• **INFORMATION SHOWN**:
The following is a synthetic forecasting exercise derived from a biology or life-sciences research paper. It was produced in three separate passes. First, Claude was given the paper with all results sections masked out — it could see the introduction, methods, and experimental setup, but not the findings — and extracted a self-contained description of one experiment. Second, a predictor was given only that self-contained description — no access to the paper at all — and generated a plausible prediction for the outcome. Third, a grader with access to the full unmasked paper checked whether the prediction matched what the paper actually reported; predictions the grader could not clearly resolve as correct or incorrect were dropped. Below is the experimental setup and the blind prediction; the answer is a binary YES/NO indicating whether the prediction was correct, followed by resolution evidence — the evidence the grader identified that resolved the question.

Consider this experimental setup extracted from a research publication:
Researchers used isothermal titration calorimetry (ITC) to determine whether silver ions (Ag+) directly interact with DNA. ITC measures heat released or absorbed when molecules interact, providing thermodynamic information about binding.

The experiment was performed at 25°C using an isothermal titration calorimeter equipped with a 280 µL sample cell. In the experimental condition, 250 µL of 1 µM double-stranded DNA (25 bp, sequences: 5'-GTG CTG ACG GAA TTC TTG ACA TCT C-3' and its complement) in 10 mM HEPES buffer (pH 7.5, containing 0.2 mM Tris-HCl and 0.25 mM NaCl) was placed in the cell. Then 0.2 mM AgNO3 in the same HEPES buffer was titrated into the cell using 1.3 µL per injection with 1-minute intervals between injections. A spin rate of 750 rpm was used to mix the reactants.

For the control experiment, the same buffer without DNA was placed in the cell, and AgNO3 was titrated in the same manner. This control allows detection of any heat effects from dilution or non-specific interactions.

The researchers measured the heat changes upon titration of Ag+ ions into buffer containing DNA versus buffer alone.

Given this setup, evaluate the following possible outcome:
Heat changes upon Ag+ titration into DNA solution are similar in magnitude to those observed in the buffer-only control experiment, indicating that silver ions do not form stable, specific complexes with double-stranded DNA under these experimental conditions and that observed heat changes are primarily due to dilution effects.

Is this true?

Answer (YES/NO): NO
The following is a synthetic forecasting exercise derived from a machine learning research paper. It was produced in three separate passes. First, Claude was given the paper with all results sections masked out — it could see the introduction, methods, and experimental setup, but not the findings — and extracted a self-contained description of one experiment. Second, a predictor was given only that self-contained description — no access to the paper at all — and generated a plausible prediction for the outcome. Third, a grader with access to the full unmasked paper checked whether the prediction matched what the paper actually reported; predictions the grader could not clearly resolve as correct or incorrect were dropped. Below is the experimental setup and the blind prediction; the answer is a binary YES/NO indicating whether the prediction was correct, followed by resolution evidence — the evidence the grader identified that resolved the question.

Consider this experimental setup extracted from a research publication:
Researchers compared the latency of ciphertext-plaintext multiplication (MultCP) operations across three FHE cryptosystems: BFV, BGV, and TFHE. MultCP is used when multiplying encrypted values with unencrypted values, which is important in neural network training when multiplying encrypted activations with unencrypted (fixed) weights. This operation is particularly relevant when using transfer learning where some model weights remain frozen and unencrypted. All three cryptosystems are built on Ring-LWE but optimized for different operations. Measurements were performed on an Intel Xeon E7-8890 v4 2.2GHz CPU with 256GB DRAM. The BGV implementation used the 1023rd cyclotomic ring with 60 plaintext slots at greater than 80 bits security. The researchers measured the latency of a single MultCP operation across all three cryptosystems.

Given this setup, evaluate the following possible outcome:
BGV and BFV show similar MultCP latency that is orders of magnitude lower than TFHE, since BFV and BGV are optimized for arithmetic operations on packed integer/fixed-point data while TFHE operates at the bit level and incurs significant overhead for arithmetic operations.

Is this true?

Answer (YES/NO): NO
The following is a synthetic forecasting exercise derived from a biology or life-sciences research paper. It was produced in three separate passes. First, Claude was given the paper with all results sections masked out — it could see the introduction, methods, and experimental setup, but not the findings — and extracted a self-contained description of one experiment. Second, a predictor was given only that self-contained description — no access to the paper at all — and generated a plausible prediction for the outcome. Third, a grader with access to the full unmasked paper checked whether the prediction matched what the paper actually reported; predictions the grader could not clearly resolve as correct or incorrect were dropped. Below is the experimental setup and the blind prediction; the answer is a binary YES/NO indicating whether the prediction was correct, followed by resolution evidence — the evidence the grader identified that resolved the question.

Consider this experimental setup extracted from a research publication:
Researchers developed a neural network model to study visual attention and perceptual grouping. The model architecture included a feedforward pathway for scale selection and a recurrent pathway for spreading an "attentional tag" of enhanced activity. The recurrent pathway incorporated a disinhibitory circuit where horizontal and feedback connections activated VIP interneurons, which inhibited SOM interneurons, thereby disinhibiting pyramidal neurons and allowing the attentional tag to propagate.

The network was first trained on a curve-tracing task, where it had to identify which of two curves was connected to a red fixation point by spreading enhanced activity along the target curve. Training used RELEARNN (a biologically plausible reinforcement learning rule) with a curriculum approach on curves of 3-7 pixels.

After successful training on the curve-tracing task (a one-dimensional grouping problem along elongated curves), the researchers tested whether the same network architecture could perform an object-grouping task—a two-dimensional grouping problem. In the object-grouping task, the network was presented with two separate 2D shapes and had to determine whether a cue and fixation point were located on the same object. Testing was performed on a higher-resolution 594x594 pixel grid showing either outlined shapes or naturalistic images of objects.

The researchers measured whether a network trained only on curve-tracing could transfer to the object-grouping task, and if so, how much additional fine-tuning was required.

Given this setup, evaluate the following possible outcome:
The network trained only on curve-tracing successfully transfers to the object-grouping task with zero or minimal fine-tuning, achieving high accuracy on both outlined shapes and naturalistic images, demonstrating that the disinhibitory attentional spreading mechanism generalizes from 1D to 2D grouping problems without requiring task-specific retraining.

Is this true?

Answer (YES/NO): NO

• **EXERCISE BRIEF**:
Would you restate, word for word, every line of the listing from its first line through the line with "Researchers used isothermal"?

• **EXERCISE RESULT**:
The following is a synthetic forecasting exercise derived from a biology or life-sciences research paper. It was produced in three separate passes. First, Claude was given the paper with all results sections masked out — it could see the introduction, methods, and experimental setup, but not the findings — and extracted a self-contained description of one experiment. Second, a predictor was given only that self-contained description — no access to the paper at all — and generated a plausible prediction for the outcome. Third, a grader with access to the full unmasked paper checked whether the prediction matched what the paper actually reported; predictions the grader could not clearly resolve as correct or incorrect were dropped. Below is the experimental setup and the blind prediction; the answer is a binary YES/NO indicating whether the prediction was correct, followed by resolution evidence — the evidence the grader identified that resolved the question.

Consider this experimental setup extracted from a research publication:
Researchers used isothermal titration calorimetry (ITC) to determine whether silver ions (Ag+) directly interact with DNA. ITC measures heat released or absorbed when molecules interact, providing thermodynamic information about binding.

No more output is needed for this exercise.